Selection ▸

━━━━━━━━━━━━━━━━━━━━━━━━━━━━━━

I don’t know many economists, liberal or conservative, who view this prospect with equanimity. The CBO certainly doesn’t; its report states that “Although deficits during or shortly after a recession generally hasten economic recovery, persistent deficits and continually mounting debt would have ... negative economic consequences for the United States”—among them, reduced investment, output, and incomes; less room for maneuver when the next economic crisis erupts; and worst of all higher probability that investors would eventually lose confidence in our country’s creditworthiness and demand much higher interest rates. While no one can predict when that “tipping point” might occur, the report notes that as the global economic recovery gathers strength, investors will be less inclined to purchase U.S. government debt as a safe haven and will focus instead on its rising risks.
What should we do? Answer: Use the tax compromise struck during the lame-duck session of the 111th Congress as a two-year window to get our house in order. By the time that legislation expires, we should agree on a long-term plan that halts and then reverses our downward fiscal plunge. How should we do it? A number of high-level commissions have come to roughly the same conclusion: We need a grand bargain that deals structurally with both spending and our outdated tax code. Can we do it? Yes, because we’ve done it before—in the 1990s, to be precise, starting with the bipartisan budget deal that may have cost George H. W. Bush a second presidential term, continuing with Bill Clinton’s brave 1993 austerity budget, and concluding with an agreement between the Clinton administration and the Gingrich-led House Republicans.
Let’s look at a snapshot of the eight Clinton years (all numbers expressed as a percentage of GDP).
1993 2000
Total spending 21.4 18.2
Domestic discretionary 3.4 3.0
Deficit 3.9 -2.4 (surplus)
Debt held by the public 49.3 34.7
During the Clinton years, spending of all kinds declined as a share of GDP, deficits turned into surpluses, and debt held by the public barely budged: $3.2 trillion at the beginning, $3.4 at the end. During the Bush years, by contrast, every form of spending increased substantially, surpluses turned into deficits, and debt held by the public almost doubled, from $3.3 to $5.8 trillion.

━━━━━━━━━━━━━━━━━━━━━━━━━━━━━━

Supplied entries ▸
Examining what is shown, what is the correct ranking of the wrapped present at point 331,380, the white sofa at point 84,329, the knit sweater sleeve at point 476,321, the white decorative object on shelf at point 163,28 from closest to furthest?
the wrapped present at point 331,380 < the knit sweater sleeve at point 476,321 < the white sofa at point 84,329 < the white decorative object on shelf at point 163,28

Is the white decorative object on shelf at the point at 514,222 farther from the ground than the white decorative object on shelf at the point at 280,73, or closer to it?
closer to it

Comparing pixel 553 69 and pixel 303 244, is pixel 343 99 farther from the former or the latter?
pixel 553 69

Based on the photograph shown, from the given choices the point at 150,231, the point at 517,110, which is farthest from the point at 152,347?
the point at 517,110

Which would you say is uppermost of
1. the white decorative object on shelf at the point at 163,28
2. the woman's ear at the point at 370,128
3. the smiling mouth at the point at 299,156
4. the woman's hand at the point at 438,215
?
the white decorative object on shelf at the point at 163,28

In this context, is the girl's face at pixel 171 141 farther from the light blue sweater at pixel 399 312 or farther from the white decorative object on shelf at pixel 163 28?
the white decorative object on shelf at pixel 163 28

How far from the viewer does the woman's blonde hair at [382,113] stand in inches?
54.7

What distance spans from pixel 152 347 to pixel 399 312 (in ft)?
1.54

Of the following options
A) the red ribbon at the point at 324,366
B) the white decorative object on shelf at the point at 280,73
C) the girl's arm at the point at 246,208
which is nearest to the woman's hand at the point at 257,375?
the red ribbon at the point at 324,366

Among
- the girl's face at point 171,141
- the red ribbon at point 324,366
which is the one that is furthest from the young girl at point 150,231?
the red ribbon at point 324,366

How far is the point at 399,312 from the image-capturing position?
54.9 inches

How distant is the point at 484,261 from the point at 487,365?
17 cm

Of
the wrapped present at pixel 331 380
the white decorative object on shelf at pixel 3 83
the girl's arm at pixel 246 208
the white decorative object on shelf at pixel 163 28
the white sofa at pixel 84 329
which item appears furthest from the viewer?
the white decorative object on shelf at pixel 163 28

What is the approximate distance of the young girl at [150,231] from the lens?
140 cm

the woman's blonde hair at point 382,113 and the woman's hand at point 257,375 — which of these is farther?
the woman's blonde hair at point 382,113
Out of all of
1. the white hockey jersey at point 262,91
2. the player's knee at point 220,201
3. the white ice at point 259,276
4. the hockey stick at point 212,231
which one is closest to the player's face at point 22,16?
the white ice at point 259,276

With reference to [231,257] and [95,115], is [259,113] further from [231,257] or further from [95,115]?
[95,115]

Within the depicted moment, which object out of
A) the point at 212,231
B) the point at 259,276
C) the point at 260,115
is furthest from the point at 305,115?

━━━━━━━━━━━━━━━━━━━━━━━━━━━━━━

Problems and tasks ▸
A. In the deficit passage, what should the tax compromise from the lame-duck session of the 111th Congress be used as?
B. Reproduce the deficit passage from "What should we" to "Gingrich-led House Republicans.".
C. Proceed with the deficit passage, picking up after its last sentence.
The listing has nothing to do with the deficit passage.

Responses for each task ▸
A. A two-year window to get our house in order.

B.
What should we do? Answer: Use the tax compromise struck during the lame-duck session of the 111th Congress as a two-year window to get our house in order. By the time that legislation expires, we should agree on a long-term plan that halts and then reverses our downward fiscal plunge. How should we do it? A number of high-level commissions have come to roughly the same conclusion: We need a grand bargain that deals structurally with both spending and our outdated tax code. Can we do it? Yes, because we’ve done it before—in the 1990s, to be precise, starting with the bipartisan budget deal that may have cost George H. W. Bush a second presidential term, continuing with Bill Clinton’s brave 1993 austerity budget, and concluding with an agreement between the Clinton administration and the Gingrich-led House Republicans.

C.
The experience of the Clinton years contradicts a standard Republican talking point: increased revenues aren’t always spent. The Clinton administration used the proceeds from a higher top marginal tax rate to reduce the deficit. And those rates didn’t exactly suppress economic growth or job generation either.
I wish I could say that today’s elected officials are as serious about our fiscal future as Clinton was. Republicans are proposing damaging cuts in domestic discretionary spending (a small part of the total budget) while ducking far more important drivers of the long-term deficit problem—such as entitlements. Democrats seem to be hoping that they can score tactical political points by hanging back and forcing the Republicans to put specifics on the table. And although the State of the Union address left the door open to a serious discussion, not even the president’s supporters are claiming that it etched a profile in fiscal courage. (As intended, his investment message had far more resonance.) Senator Kent Conrad, the Democratic chair of the Senate Budget Committee, is publicly lamenting the president’s unwillingness to join in a budget summit with the bipartisan congressional leadership.
Memo to Republicans: You’re rightly critical of George W. Bush’s fiscal performance. But there is no evidence—none—that you can get the deficit and debt under control with your preferred combination of spending cuts and tax cuts. Have you noticed that Paul Ryan’s famous Roadmap allows the national debt to reach 100 percent of GDP? Do you care about facts?
Memo to Democrats: Denouncing the proposal offered by the president’s commission as a “cat food” budget for the elderly is a political talking-point, not a serious argument. Is Dick Durbin no longer liberal enough for you? Have you forgotten that fiscal restraint and full employment were partners, not adversaries, little more than a decade ago?
Memo to Obama: During your 2008 campaign, you said that the president has to be able to walk and chew gum at the same time. You were absolutely right. You can talk, as you should, about vital public investments and take the lead, as you must, to head off a fiscal train wreck.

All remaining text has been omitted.